MARC HIRSCHI BIEN PLUS PUISSANT AU SPRINT

Le scénario de la course s’avère passionnant et finalement, c’est dans les 100 derniers mètres que le groupe de contre avale la tête de course. Dans une arrivée jugée au terme d’un faux-plat montant de 300 mètres, Marc Hirschi se montre nettement le plus costaud. “Je m’étais mis dans la roue de Stefan Küng, dans l’espoir qu’il lance tôt, mais il avait beaucoup donné et n’avait plus rien. Il s’est vite écrasé. Le temps que je le déboite, Marc Hirschi avait déjà cinq vélos d’avance et il les a gardés”. Pas de regrets, malgré tout, pour le coureur de Wagner. “Franchement, il n’y avait pas photo. Il était plus fort”

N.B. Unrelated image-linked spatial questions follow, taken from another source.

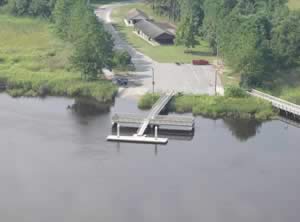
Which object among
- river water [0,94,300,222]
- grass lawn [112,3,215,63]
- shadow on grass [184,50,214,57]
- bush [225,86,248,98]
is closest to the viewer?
river water [0,94,300,222]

Médaillé d’argent, Antoine Debons est très fier de son résultat. “Bien sûr, c’était sans doute une occasion en or de décrocher le titre mais 2e derrière (Marc) Hirschi, ça a de la gueule, ça le fait !”, se réjouit celui qui a pu compter sur son père pour l’aider ce dimanche. “Sur le Championnat de Suisse, il faut être au moins cinq ensemble pour avoir une voiture de dépannage alors on s’est rassemblés entre différentes individualités et c’est mon père qui a joué les directeurs sportifs”. Peu après l’arrivée, les messages de ses habituels coéquipiers de la Philippe Wagner Cycling se sont multipliés. “Plein de coureurs m’ont écrit, le staff aussi, et Philippe lui-même sur les réseaux. Je suis content et fier de ce que j’ai fait, j’espère qu’eux aussi”. Dans “une bonne période”, après avoir déjà terminé 3e d’étape à Montbéliard le week-end précédent (lire ici), l’athlète de 25 ans va encore enchaîner avec le Tour du Pays Roannais. Histoire, pourquoi pas, de profiter de ses excellentes jambes du moment pour aller en claquer une.